B2B customers are the very same people who want their home-delivered groceries to get there faster and exactly as scheduled. You think that, when they hit their desks in the morning, they don’t expect the same performance from distributors and other suppliers?

You need to create a world-class route planning and delivery capability – not because it will save you money, but because it will save your company.

Finding the money to fund improved routing and last mile delivery performance

There’s no doubt that truck routing software can save you money. To learn more, read our recent blog: How Fast Will You See an ROI on Route Optimization Software.

But your biggest financial benefits from better-planned, predictable delivery routes will relate more to top line revenue growth. Don’t ignore the following advantages when determining if and when to invest in fleet management tools like routing software.

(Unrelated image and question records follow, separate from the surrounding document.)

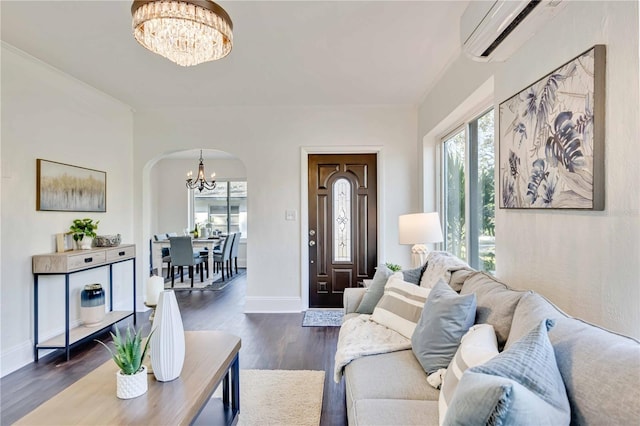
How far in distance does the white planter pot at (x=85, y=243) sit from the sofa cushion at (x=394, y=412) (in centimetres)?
325

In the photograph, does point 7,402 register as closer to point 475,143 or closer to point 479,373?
point 479,373

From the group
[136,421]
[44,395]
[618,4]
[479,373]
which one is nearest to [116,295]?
[44,395]

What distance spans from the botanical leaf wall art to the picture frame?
3.80 metres

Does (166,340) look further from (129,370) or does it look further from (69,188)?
(69,188)

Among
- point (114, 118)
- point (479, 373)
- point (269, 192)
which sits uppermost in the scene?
point (114, 118)

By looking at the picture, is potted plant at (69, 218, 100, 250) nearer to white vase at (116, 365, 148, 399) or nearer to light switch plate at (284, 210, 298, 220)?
light switch plate at (284, 210, 298, 220)

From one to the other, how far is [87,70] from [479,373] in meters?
3.91

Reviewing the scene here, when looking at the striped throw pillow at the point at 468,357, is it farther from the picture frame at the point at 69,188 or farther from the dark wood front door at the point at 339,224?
the picture frame at the point at 69,188

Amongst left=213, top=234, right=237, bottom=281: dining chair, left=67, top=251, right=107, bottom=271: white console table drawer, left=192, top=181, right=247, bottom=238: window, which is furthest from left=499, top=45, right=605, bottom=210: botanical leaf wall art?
left=192, top=181, right=247, bottom=238: window

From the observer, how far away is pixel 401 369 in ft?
5.48

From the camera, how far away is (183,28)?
5.46 feet

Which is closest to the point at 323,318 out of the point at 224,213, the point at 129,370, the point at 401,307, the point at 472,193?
the point at 401,307

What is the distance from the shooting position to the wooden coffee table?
127cm

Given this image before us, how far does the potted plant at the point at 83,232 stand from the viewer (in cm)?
331
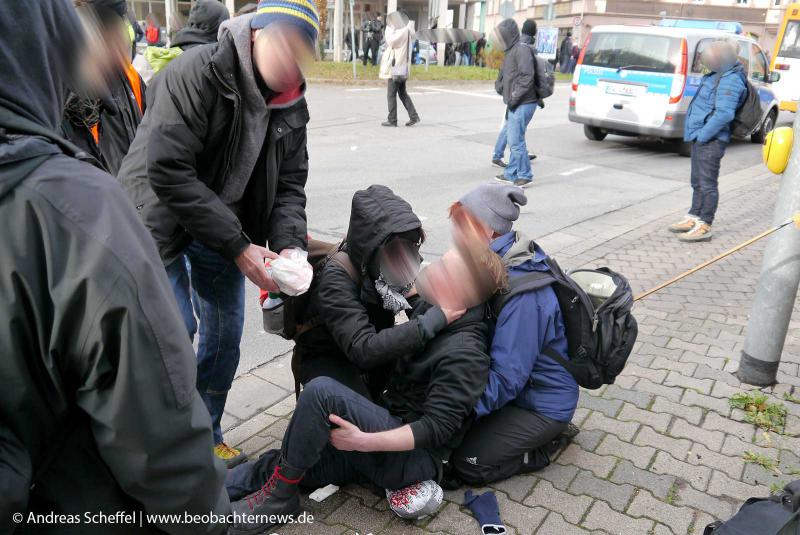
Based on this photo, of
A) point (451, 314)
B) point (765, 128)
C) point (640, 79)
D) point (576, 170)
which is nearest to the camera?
point (451, 314)

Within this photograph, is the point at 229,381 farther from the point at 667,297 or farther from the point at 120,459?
the point at 667,297

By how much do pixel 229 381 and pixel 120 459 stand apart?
1712 mm

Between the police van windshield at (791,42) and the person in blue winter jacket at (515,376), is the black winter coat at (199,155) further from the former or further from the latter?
the police van windshield at (791,42)

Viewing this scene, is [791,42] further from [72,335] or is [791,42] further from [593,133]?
[72,335]

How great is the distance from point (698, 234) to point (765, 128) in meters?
8.02

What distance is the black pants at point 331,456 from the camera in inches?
95.9

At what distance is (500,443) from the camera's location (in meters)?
2.72

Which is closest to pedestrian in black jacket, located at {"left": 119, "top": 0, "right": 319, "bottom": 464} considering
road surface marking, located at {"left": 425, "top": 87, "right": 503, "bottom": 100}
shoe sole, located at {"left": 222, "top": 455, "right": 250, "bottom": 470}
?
shoe sole, located at {"left": 222, "top": 455, "right": 250, "bottom": 470}

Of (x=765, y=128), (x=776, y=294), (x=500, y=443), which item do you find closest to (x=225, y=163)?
(x=500, y=443)

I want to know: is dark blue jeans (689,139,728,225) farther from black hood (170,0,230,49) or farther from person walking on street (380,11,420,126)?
person walking on street (380,11,420,126)

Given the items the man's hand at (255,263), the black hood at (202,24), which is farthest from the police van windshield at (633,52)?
the man's hand at (255,263)

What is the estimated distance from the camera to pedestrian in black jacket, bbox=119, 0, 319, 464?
7.36 ft

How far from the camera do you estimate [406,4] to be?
41.9 m

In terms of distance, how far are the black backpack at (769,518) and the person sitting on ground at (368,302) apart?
1115 millimetres
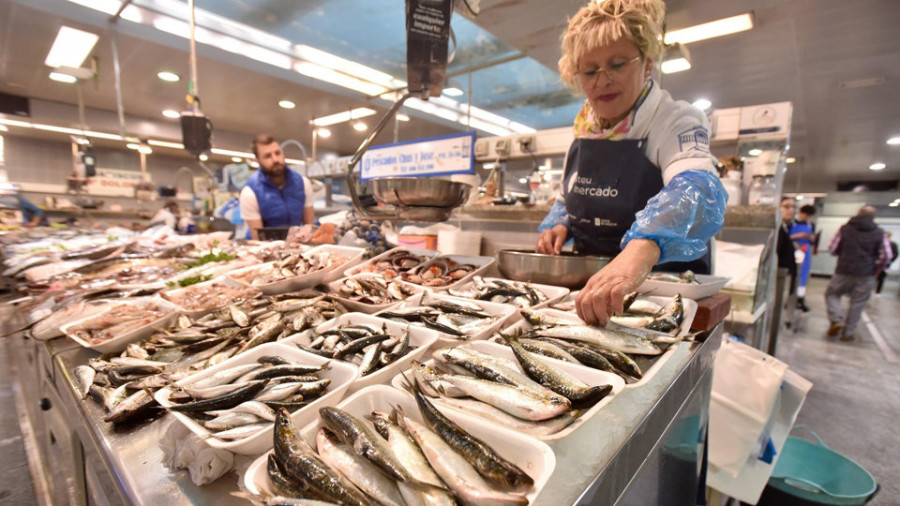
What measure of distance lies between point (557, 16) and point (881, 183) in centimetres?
2754

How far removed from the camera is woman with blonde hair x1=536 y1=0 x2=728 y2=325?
4.98 feet

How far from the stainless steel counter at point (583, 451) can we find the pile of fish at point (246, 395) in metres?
0.09

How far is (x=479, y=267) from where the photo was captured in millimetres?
2217

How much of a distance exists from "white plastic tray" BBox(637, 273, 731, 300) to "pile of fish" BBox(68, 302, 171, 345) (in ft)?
6.81

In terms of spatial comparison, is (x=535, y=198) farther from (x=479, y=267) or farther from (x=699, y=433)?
(x=699, y=433)

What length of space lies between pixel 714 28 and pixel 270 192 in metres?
5.88

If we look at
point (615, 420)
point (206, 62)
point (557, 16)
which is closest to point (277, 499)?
point (615, 420)

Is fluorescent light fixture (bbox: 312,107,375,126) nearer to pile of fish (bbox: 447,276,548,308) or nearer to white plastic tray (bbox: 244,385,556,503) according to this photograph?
pile of fish (bbox: 447,276,548,308)

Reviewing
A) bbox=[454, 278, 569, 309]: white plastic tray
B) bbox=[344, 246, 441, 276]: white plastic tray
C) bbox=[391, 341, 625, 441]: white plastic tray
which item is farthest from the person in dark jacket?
bbox=[391, 341, 625, 441]: white plastic tray

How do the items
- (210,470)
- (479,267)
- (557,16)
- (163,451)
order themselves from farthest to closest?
(557,16) → (479,267) → (163,451) → (210,470)

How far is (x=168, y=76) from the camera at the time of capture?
8.48m

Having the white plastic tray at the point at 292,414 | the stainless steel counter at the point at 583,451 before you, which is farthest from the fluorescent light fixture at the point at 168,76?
the white plastic tray at the point at 292,414

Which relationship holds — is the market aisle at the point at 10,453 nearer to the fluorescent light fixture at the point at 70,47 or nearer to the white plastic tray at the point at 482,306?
the white plastic tray at the point at 482,306

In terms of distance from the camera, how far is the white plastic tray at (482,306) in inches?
49.5
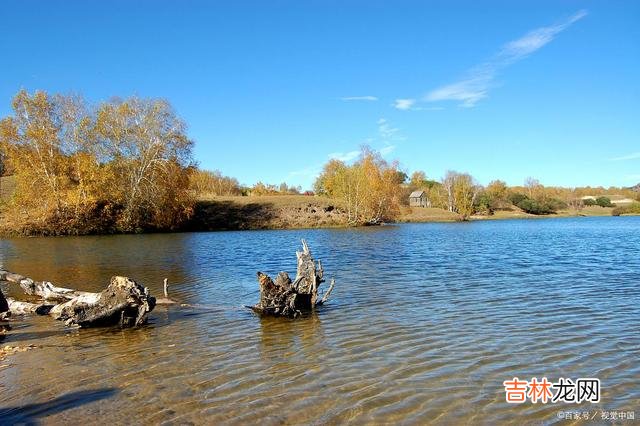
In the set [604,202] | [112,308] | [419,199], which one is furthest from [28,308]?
[604,202]

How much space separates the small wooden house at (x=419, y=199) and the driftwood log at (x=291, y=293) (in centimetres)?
12494

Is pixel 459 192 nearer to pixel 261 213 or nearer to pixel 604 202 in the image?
pixel 604 202

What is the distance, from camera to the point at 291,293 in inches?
451

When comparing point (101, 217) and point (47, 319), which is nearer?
point (47, 319)

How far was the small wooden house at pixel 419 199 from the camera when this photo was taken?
13550cm

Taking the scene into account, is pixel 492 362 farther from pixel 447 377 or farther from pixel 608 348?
pixel 608 348

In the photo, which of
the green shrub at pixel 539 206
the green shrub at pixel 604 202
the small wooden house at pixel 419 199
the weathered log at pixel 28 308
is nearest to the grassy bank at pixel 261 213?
the weathered log at pixel 28 308

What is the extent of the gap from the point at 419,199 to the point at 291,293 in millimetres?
128810

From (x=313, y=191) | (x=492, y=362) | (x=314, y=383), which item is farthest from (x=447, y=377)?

  • Extend cut-off times. A faster, more predictable delivery cycle lets you extend the ordering window for next-day delivery – an enticing benefit for your customers, and a revenue boost for your company as, like Target, you leverage the advantage to gain market share.
  • Reduce customer churn. Final mile delivery is at the heart of the customer experience, particularly for distributors. Companies that offer the best customer experience grow 17 percent faster than those that don’t, according to a Forrester report. That’s because, one, their customers are more likely to stay and, two, according to this Harvard Business Review article, these customers spend 140% more than those who’ve had a poor experience. Bain and Company (the inventors of Net Promoter Score) found that a 5% increase in customer retention produces more than a 25% increase in profit.
  • Ensure profitable revenue. While routing software positions your company and its customers to generate more revenue, it also can make sure that this revenue is profitable. For instance, Paragon’s powerful business modelling tools let you predict the cost to serve a new customer, or new customer location. This data can impact your pricing or prompt a decision to forego the opportunity to preserve profits.
  • Minimize spoilage and dumping of food products. One in seven truckloads of fresh food delivered to supermarkets is thrown away – a huge profit drain. Food distributors and manufacturers that can support a reliable flow of short-shelf-life products become business-critical (and very sticky) partners for food retailers.

Delivery routing software delivers a rapid ROI, even if you only look at the costs saved from reductions in truck miles, fuel, maintenance costs and labor hours. When you combine these expense reductions with the revenue-driving benefits noted above, it offers a pretty compelling case for adoption.

Product delivery operations: will you lead or follow?

In its report on the future of the customer experience, consulting company Walker wrote that, by 2020, Customer Experience will overtake Product and Price as the key brand differentiator.

Far from a necessary cost center, last mile delivery operations are becoming the linchpin for competitive advantage. You, as a business or transportation leader, are at the heart of this sea change. And you need to lead, not follow.

Superior truck routing is not just about miles saved; it’s about market share gains. If you’re not capitalizing on advanced tools and technology to make your private fleet the competitive lever it needs to be, you’re fighting a war against a better-armed enemy.